UVIC Environmental Legal Centre
Russell Chiong is a second-year student at UVic Law who was born and raised as an uninvited guest on unceded xwməθkwəyəm (Musqueam), Skxwú7mesh (Squamish), and səlilwətaʔɬ (Tsleil-Waututh) territory. He is currently working at the Environmental Law Centre as a co-op student and has previously served on their board of directors. Before entering law school, Russell completed his BSc in Environmental Science concentrating on conservation and ecology, with a minor in Asian Canadian and Asian Migration studies at the University of British Columbia. While he is at his happiest outdoors, Russell looks forward to exploring the intersections between environmental justice and the nuances of cultural identity in the context of the legal field.
Kathryn Harrison is a Professor of Political Science at the University of British Columbia. Harrison received Bachelor’s and Master’s degrees in Chemical Engineering before completing her Ph.D. in Political Science. Before entering academia, Harrison worked as a policy analyst for both Environment Canada and the United States Congress. She also has served as Senior Associate Dean and Acting Dean in the UBC Faculty of Arts. Professor Harrison has published widely on Canadian and US climate policy. She has advised governments at the local, provincial, and national level, and for a time was the parent roadie for Kids for Climate Action. She is a frequent media commentator on climate policy, via op-eds, interviews, and Twitter (@khar1958).

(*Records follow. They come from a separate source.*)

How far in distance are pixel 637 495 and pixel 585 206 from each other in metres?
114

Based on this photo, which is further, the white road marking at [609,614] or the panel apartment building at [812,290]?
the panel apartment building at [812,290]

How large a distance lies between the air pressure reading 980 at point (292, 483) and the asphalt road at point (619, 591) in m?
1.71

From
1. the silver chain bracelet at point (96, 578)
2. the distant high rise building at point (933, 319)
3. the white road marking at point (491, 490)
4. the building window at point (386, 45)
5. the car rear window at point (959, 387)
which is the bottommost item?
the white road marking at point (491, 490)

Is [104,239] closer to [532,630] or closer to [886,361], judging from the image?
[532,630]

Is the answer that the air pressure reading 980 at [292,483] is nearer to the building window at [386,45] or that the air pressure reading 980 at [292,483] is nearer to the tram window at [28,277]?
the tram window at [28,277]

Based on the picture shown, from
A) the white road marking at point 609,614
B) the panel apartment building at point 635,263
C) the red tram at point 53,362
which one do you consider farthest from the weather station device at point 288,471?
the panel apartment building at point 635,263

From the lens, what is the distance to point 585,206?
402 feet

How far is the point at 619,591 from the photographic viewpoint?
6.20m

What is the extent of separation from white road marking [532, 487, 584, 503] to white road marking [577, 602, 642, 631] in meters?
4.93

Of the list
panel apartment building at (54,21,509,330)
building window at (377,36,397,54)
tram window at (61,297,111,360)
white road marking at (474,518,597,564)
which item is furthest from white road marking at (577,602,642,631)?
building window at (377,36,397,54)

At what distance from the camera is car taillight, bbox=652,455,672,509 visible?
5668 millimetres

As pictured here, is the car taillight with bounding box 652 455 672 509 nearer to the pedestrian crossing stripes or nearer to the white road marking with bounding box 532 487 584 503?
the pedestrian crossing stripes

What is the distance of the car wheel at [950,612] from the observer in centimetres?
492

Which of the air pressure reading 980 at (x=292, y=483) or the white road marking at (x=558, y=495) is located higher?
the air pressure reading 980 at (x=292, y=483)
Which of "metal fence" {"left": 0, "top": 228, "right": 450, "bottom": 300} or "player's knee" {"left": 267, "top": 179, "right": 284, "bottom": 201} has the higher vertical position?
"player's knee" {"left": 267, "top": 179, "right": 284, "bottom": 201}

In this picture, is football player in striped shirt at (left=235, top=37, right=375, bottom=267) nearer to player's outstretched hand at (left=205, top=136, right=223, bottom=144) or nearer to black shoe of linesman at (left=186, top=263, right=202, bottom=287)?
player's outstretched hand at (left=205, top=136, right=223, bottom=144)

Werner Antweiler is Director of the Sauder School of Business Prediction Markets as well as an Associate Professor and Chair of the Strategy and Business Economics Division. Antweiler received a Diplom-Volkswirt in Köln Germany and a Ph.D. in Toronto. His research interests include international trade, environmental economics and management, and energy and electricity markets. He is currently teaching “International Trading Environment” and “The Economics and Policy of the Environment, Energy and Natural Resources”.
Juvarya is Director of the Canada Climate Law Initiative, where she helps to bring resources, tools, and know-how to board directors and trustees so that they can provide effective oversight of climate-related risks and opportunities in line with the recommendations of the Taskforce for Climate-related Financial Disclosures (TCFD). This includes communicating important metrics and targets related to carbon but also wider Environment, Social, and Governance metrics (ESG). Before this, Juvarya spent ten years in a leadership role with the City of Vancouver, developing the city’s green economy strategy and programs, and working to challenge the status quo and address market failures by shifting capital flows towards low-carbon solutions. Juvarya is passionate about finding solutions to ‘wicked problems’, and earned her MBA from the University of British Columbia, as well as her BA (Hons) from the School of Oriental and African Studies at the University of London, UK. She lives in Squamish BC, with her husband and two young children.